- Born: May 13, 1948 (age 78) Rhondda, Wales
- Education: Oxford University
- Scientific career
- Fields: Physics
- Workplaces: University of Nottingham
- Doctoral advisor: R. A. Stradling

= Laurence Eaves =

Welsh physicist (born 1948)

 Laurence Eaves CBE, FRS, FLSW (born 13 May 1948) is a Welsh physicist and professor at University of Nottingham.

==Life==
Laurence Eaves was born in Pentre, in the Rhondda valley, Wales in 1948 and was educated at Rhondda County Grammar School, Porth, and at Corpus Christi College, Oxford, where he took Firsts in Physics and Mathematics Moderations and in Physics Final Honours. He gained his DPhil at the Clarendon Laboratory, Oxford, working under the supervision of R. A. Stradling on the interaction between conduction electrons and phonons in semiconductors at high magnetic fields.

Following a Research Lectureship at Christ Church, Oxford from 1972 to 1974, and a Miller Fellowship at the University of California, Berkeley, he was appointed to a Lectureship in Physics at the University of Nottingham, UK in 1976, where he has been a Professor of Physics since 1984.

In 2011, he was elected a Fellow of the Learned Society of Wales.
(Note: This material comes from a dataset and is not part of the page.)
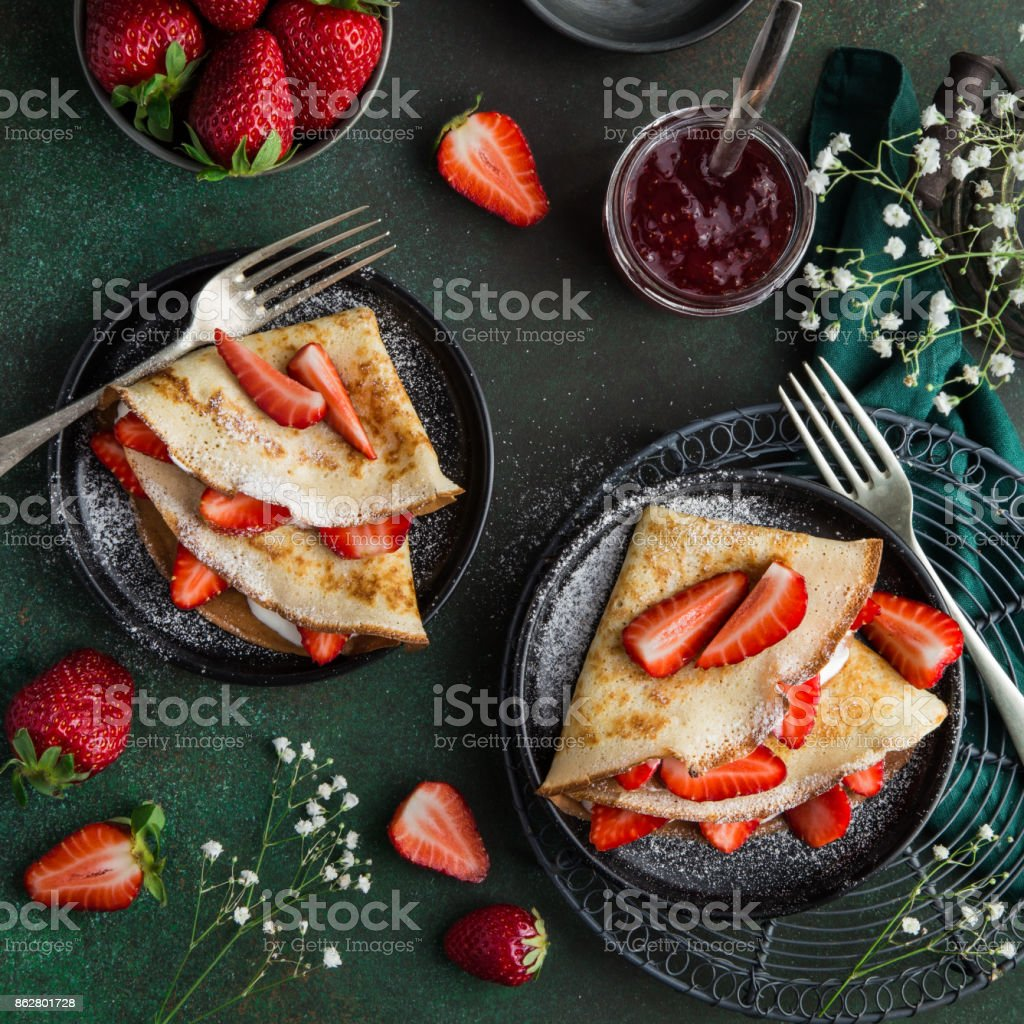 crepes with cream cheese and fresh strawberry stock photo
His research interests have focussed on the motion of electrons in nanostructures in the presence of strong electric fields. Publications include spatial mapping of the electronic wavefunction in semiconducting quantum dots, the quantum chaotic dynamics of electrons, and the properties of electronic devices in which electrons tunnel through a potential barrier. He is also interested in using high magnetic fields to study a range of physical phenomena including droplet hydrodynamics. His present research is focused on the electronic properties of heterostructures and devices made from graphene and other two-dimensional crystals.